O texto ainda cita que “as principais maneiras de entender as particularidades desse tipo de preconceito giram em torno do reconhecimento de estereótipos relacionados à velhice, o que influencia a autopercepção do idoso, como também a visão dos outros grupos etários para a população da terceira idade”. Além disso, apontam os autores, o idadismo é percebido como algo frequente, implacável e difundido na comunidade.

“Há, interferindo nesse processo, padrões que rotulam a beleza como sinônimo de juventude, exemplificado no culto ao corpo, cada vez mais intenso como forma de retardar o processo natural de envelhecimento. Somado a esses fatores, há a mudança na estrutura familiar e o consequente afastamento afetivo entre indivíduos mais novos e mais velhos, que torna o convívio intergeracional menos frequente”, constatam os pesquisadores.

Preconceitos comuns.

Cris Guerra costuma comparar o preconceito vivenciado por idosos com aqueles sofridos por pessoas gordas, a gordofobia. O que faz sentido, pois essas duas formas de discriminação derivam de raízes comuns, entre elas a pressão estética, que atinge principalmente mulheres e faz com que elas se sintam constantemente insatisfeitas com seus próprios corpos e inseguras.

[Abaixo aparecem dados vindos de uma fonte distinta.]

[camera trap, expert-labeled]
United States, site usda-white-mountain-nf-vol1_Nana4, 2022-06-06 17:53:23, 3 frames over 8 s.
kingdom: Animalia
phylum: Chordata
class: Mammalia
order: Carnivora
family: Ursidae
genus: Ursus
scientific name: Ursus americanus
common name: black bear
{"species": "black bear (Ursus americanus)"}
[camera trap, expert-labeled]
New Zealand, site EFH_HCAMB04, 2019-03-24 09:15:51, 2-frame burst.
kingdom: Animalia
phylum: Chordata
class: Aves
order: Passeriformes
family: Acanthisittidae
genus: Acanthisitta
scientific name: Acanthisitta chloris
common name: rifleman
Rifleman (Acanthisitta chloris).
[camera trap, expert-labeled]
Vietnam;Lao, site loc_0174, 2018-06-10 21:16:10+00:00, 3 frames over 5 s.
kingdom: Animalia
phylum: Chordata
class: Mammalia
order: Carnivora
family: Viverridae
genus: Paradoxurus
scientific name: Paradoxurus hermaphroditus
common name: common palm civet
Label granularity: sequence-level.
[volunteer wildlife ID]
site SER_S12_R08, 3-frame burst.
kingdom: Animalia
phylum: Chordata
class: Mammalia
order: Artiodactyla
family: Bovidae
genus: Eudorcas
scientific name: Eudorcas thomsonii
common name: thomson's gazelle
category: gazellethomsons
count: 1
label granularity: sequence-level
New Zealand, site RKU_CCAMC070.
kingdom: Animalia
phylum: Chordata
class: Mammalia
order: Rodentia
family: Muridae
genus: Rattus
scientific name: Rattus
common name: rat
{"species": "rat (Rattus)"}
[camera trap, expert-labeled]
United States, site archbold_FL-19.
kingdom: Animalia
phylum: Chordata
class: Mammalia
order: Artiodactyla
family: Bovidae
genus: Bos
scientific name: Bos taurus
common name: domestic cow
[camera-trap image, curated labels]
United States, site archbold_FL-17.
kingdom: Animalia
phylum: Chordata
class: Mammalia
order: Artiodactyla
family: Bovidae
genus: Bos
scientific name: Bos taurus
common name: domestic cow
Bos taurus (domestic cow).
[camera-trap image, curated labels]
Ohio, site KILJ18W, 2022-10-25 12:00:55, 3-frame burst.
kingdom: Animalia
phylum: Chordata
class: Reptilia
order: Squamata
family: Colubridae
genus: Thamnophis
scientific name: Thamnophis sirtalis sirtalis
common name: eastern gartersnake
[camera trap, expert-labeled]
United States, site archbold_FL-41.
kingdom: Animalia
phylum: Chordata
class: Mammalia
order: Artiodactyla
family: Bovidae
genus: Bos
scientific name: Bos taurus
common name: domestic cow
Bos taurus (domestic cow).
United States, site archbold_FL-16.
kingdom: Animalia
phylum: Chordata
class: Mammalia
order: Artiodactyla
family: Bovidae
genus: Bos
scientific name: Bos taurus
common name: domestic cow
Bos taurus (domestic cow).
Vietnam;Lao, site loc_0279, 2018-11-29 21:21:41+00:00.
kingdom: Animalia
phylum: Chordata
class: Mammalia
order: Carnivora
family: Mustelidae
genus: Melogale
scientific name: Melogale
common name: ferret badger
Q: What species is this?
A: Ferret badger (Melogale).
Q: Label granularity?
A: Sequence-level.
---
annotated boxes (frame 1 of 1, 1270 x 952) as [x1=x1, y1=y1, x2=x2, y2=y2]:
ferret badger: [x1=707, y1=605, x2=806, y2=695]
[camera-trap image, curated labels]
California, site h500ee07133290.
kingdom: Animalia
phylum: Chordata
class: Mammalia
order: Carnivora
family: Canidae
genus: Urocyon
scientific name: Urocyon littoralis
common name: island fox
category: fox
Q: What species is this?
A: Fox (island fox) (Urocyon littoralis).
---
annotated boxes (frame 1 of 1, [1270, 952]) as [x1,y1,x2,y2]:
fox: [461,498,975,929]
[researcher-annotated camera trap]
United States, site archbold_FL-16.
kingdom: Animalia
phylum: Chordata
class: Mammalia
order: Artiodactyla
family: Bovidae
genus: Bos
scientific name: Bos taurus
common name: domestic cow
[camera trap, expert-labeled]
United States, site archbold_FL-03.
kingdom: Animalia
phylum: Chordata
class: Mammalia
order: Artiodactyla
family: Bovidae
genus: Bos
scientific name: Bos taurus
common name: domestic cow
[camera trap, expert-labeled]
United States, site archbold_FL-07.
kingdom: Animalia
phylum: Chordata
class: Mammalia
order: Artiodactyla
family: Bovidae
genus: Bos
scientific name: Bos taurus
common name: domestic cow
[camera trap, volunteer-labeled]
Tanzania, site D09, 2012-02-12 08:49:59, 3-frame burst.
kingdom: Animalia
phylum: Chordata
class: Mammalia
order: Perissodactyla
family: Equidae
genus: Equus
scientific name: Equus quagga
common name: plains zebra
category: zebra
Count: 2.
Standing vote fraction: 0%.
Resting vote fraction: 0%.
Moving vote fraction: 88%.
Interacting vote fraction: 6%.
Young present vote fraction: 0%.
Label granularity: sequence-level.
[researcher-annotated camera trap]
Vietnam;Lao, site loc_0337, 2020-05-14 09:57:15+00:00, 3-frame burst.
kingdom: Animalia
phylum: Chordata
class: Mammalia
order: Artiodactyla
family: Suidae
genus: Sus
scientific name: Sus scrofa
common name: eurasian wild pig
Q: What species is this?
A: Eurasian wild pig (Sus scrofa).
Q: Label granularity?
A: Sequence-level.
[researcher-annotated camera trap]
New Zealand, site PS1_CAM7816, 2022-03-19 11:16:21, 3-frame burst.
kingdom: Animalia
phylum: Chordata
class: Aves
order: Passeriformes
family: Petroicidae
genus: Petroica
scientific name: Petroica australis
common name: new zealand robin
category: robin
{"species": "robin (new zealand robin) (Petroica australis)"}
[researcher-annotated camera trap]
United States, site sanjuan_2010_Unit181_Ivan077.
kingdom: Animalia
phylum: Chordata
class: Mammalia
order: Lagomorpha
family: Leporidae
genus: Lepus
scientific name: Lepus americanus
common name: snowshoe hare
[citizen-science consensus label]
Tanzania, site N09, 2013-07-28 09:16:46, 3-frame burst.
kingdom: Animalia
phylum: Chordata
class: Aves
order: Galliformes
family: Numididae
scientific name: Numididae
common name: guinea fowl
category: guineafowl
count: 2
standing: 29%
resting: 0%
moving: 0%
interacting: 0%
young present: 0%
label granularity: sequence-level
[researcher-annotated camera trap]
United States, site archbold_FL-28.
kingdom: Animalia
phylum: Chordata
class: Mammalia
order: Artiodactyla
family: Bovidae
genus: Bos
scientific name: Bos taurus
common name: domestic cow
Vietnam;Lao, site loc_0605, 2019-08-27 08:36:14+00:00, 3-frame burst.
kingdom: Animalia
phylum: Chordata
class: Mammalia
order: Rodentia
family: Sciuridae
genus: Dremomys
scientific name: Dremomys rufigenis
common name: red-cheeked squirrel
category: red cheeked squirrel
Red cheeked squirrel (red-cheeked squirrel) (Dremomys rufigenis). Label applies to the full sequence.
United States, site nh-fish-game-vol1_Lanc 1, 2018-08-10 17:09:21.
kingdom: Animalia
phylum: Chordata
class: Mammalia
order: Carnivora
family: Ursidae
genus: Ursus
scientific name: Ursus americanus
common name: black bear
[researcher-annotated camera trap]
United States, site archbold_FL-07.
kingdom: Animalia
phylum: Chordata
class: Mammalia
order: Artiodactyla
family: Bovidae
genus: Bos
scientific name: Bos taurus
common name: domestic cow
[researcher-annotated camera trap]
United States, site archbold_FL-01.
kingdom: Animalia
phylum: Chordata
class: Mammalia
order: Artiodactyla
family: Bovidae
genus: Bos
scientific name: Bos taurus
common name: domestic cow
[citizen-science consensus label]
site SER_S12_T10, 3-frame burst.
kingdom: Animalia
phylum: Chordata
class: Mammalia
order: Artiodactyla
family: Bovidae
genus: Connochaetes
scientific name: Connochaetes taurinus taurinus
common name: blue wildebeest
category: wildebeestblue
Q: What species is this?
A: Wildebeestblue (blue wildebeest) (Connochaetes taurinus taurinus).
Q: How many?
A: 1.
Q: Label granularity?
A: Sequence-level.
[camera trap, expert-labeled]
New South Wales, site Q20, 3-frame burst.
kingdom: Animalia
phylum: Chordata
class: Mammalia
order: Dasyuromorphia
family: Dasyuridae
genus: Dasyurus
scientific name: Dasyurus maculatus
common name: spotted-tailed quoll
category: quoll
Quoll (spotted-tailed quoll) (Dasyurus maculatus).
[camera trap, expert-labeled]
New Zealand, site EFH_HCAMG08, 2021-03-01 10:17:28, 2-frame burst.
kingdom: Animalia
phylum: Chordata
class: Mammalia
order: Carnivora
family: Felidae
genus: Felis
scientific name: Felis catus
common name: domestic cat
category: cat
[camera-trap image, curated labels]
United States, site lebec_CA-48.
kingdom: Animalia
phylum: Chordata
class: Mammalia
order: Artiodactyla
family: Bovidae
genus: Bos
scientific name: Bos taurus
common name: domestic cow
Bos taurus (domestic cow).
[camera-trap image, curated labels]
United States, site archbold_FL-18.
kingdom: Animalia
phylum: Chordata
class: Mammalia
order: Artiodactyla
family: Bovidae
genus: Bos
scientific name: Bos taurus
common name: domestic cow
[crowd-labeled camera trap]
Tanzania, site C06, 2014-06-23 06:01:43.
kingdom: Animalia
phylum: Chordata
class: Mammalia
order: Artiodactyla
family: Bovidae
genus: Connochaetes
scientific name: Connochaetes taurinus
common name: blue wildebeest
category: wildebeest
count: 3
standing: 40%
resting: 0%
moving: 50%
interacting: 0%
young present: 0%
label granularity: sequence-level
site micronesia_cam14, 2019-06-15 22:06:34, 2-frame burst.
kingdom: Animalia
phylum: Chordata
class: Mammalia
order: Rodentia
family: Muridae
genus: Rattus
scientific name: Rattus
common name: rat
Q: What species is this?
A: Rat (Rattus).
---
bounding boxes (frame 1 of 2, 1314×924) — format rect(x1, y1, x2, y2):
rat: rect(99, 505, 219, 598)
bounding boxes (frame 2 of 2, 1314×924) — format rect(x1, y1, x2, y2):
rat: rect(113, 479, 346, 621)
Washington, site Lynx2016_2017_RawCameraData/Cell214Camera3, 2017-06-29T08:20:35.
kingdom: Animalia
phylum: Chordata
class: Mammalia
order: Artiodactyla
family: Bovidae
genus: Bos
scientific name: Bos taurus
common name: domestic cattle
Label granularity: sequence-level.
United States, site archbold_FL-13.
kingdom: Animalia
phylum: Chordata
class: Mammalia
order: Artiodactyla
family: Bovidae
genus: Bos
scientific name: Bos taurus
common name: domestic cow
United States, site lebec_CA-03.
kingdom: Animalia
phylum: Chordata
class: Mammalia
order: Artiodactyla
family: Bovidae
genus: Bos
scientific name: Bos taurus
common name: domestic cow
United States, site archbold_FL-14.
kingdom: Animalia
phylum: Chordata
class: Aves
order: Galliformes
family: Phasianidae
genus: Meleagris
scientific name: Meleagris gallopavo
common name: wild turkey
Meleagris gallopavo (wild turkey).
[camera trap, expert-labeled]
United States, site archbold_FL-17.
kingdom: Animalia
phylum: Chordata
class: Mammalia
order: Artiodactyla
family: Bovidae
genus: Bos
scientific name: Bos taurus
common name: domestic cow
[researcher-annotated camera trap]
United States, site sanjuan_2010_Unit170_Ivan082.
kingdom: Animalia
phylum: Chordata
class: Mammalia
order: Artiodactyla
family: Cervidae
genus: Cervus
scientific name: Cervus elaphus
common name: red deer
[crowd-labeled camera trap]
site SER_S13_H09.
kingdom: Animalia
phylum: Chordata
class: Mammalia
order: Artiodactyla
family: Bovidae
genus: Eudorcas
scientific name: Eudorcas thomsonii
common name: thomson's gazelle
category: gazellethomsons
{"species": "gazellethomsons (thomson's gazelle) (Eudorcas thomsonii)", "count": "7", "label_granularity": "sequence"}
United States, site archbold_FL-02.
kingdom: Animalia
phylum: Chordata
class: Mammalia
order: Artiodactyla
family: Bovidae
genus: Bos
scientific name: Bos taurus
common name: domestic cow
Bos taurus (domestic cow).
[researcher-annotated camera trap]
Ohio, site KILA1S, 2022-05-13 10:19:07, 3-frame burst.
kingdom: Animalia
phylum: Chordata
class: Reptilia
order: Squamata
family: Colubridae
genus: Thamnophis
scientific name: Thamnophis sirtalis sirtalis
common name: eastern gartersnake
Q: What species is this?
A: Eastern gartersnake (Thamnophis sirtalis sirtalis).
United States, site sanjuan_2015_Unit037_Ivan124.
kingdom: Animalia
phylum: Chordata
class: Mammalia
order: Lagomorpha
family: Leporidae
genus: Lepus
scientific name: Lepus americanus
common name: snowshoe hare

Julgar alguém como incapaz em razão de sua idade também é um tipo de conduta que parece alinhada com o capacitismo, que afeta Pessoas com Deficiência (PcD), vistas como potencialmente incapazes, limitadas ou até mesmo são reduzidas à sua deficiência.

Ela também lembra que essas formas de preconceito podem se sobrepor, impondo desafios ainda mais duros às pessoas vítimas. A reportagem de O TEMPO já mostrou, por exemplo, como idosas trans têm rotina de solidão, preconceito e específicas demandas na área da saúde.